> **What the task asks**: Copy the records below word for word, beginning with the line containing "What is the distance that" and continuing through the line containing "39.7 meters", both included. Omit any pictures from your copy.

Spatial records with pictures:
--- --- ---
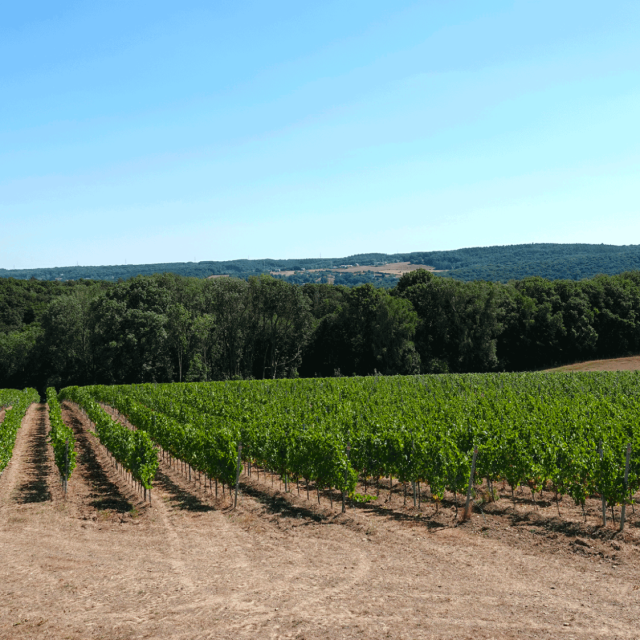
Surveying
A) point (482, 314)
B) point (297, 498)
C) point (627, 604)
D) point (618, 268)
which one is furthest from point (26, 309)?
point (618, 268)

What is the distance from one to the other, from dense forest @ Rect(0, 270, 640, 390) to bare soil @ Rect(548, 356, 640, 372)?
8.83 ft

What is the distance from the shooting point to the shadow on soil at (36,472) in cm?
1617

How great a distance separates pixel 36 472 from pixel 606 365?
212ft

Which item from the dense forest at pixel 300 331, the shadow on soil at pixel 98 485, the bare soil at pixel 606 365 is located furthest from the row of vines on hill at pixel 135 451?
the bare soil at pixel 606 365

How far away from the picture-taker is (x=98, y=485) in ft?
57.1

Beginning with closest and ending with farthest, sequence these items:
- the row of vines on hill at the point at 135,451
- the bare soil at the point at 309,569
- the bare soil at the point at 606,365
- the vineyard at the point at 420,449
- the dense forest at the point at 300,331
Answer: the bare soil at the point at 309,569, the vineyard at the point at 420,449, the row of vines on hill at the point at 135,451, the dense forest at the point at 300,331, the bare soil at the point at 606,365

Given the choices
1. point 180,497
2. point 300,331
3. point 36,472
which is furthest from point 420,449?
point 300,331

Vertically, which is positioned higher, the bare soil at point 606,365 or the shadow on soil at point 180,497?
the shadow on soil at point 180,497

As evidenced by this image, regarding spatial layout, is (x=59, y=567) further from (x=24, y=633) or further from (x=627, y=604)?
(x=627, y=604)

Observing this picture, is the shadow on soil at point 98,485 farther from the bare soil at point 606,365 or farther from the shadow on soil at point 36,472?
the bare soil at point 606,365

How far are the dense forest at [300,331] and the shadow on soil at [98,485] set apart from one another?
33.6 metres

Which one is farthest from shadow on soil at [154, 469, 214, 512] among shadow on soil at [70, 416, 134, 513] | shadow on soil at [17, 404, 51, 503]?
shadow on soil at [17, 404, 51, 503]

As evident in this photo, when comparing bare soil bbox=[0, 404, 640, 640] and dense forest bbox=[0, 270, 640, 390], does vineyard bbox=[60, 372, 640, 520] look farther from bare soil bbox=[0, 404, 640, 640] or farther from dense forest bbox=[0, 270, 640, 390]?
dense forest bbox=[0, 270, 640, 390]

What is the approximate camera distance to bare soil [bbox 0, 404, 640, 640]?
7.54 m
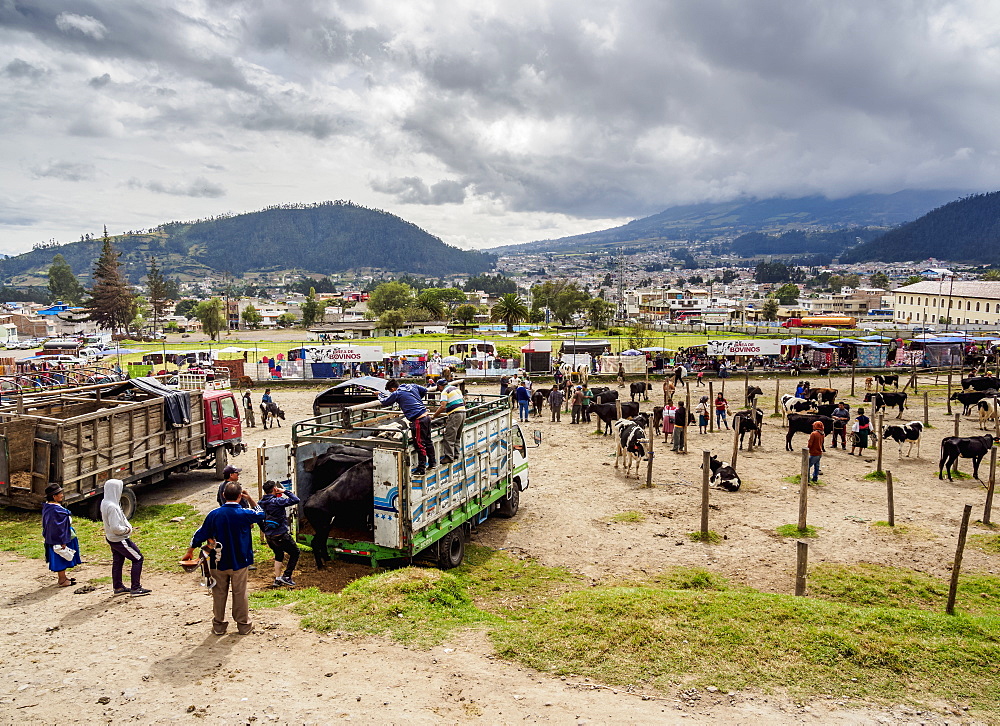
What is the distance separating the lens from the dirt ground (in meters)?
5.81

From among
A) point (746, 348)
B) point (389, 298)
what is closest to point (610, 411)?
point (746, 348)

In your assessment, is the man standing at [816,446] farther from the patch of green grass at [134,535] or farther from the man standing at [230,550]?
the man standing at [230,550]

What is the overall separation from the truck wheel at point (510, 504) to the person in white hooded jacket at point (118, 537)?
6.72 metres

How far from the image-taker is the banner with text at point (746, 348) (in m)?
41.6

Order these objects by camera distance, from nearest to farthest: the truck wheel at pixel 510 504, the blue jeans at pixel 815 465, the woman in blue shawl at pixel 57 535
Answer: the woman in blue shawl at pixel 57 535 < the truck wheel at pixel 510 504 < the blue jeans at pixel 815 465

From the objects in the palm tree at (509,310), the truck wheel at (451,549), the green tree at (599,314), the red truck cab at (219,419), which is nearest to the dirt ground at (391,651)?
the truck wheel at (451,549)

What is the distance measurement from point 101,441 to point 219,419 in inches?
147

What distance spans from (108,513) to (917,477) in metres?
18.4

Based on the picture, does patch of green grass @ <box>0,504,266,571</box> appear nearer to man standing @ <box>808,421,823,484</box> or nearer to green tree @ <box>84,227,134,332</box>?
man standing @ <box>808,421,823,484</box>

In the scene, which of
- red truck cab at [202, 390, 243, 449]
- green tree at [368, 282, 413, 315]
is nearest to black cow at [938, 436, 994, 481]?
red truck cab at [202, 390, 243, 449]

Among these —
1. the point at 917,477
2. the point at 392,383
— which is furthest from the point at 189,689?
the point at 917,477

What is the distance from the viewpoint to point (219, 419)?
53.0 feet

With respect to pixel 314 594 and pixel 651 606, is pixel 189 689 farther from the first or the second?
pixel 651 606

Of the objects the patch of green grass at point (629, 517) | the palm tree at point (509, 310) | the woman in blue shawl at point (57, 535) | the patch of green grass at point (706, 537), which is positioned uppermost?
the palm tree at point (509, 310)
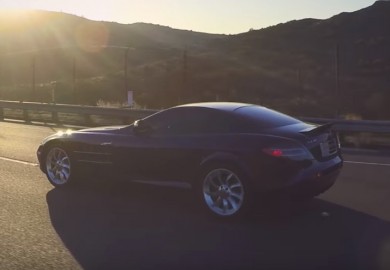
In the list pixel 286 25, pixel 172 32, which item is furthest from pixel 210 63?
pixel 172 32

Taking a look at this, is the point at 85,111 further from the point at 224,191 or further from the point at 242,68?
the point at 242,68

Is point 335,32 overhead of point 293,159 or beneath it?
overhead

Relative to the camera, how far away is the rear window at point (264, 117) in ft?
25.3

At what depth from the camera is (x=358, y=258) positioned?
5801 mm

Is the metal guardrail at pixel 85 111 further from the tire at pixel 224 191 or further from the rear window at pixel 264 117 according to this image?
the tire at pixel 224 191

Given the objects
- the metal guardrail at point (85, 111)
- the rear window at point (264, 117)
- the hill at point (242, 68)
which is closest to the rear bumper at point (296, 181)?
the rear window at point (264, 117)

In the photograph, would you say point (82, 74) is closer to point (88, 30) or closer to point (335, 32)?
point (335, 32)

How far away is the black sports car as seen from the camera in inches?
281

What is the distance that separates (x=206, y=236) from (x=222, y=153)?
1.18 meters

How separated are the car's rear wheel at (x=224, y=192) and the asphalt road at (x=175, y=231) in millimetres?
178

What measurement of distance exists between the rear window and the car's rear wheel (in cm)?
75

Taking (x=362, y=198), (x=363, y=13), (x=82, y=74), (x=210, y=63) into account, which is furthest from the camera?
(x=363, y=13)

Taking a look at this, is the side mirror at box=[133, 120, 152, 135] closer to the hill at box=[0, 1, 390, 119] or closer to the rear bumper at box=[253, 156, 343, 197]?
the rear bumper at box=[253, 156, 343, 197]

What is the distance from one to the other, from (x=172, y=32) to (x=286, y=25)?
63.8 m
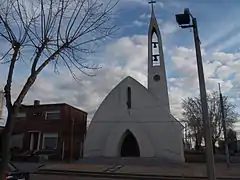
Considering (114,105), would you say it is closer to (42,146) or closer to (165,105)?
(165,105)

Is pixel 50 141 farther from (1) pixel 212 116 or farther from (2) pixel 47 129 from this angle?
(1) pixel 212 116

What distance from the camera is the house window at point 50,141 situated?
39.7 meters

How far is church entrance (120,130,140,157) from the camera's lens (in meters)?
39.7

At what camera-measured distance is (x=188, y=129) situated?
53219mm

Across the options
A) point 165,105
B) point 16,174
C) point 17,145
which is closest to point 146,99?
point 165,105

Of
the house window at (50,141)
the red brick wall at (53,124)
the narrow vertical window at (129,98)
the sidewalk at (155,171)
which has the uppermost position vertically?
the narrow vertical window at (129,98)

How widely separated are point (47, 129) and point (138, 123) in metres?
12.6

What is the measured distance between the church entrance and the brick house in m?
7.55

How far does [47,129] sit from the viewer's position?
1581 inches

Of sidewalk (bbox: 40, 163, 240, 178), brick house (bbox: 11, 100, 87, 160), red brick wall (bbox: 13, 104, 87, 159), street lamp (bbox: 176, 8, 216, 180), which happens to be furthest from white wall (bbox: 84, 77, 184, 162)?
--- --- ---
> **Written response**:
What is the distance that separates (x=206, y=236) from (x=222, y=153)?
1.18 meters

How separated are the car's rear wheel at (x=224, y=192) and the asphalt road at (x=175, y=231) in millimetres?
178

What measurement of distance exists between the rear window and the car's rear wheel (in cm)?
75

Taking (x=362, y=198), (x=363, y=13), (x=82, y=74), (x=210, y=63) into account, which is furthest from the camera?
(x=363, y=13)

Taking a look at this, is the side mirror at box=[133, 120, 152, 135] closer to the hill at box=[0, 1, 390, 119] or closer to the rear bumper at box=[253, 156, 343, 197]?
the rear bumper at box=[253, 156, 343, 197]

What is the distance from one to the other, from (x=172, y=32) to (x=286, y=25)?
63.8 m
Considering (114,105), would you say it is closer to (42,146) or closer to (165,105)?
(165,105)

Is pixel 50 141 farther from (1) pixel 212 116 or farther from (2) pixel 47 129 from this angle?
(1) pixel 212 116

What distance from the camera is the house window at point 50,141 situated?
39.7 meters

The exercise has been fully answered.